A man-in-the-middle attack is someone intercepting the pattern of packets originating from a network or computer and hijacking the communication between browser and website to which the browser is connected. Then hijacker can then direct the browser to malicious websites or inject a script to the browser that it may run because it has established the credentials of the original website and hence trusts the duplicate website as well if the scripts appear to be coming in from the websites. Read more about man-in-the-middle attacks.
A week ago, Microsoft issued a security advisory saying it knew about the FREAK vulnerability and that it was susceptible to the vulnerability on all its working operating systems, that is, to include Windows 8.1 also.

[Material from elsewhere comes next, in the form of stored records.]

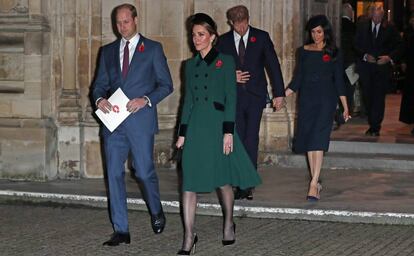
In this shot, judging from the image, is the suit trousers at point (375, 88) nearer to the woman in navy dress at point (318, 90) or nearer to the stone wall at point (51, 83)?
the stone wall at point (51, 83)

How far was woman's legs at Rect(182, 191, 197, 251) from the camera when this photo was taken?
8711mm

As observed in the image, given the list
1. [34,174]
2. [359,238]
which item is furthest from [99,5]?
[359,238]

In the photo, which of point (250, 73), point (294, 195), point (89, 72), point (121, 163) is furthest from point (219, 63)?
point (89, 72)

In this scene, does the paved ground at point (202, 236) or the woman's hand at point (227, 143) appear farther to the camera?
the paved ground at point (202, 236)

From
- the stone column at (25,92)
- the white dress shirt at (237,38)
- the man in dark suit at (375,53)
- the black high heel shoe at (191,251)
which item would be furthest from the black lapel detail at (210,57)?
the man in dark suit at (375,53)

It said it was an industry-wide issue and not limited to Microsoft. It also stated that its experts are working on fixing the FREAK vulnerability on Windows operating systems. While some browsers such as Firefox had issued a set of commands to prevent the vulnerability from exploited, Microsoft too advised turning off RSA keys.
In its Patch Tuesday yesterday, Microsoft addressed the issue and pushed an update to fix the FREAK vulnerability. The patches effect both Internet Explorer and Microsoft Office because the latter too uses encrypted connection to connect with OneDrive and other storage systems.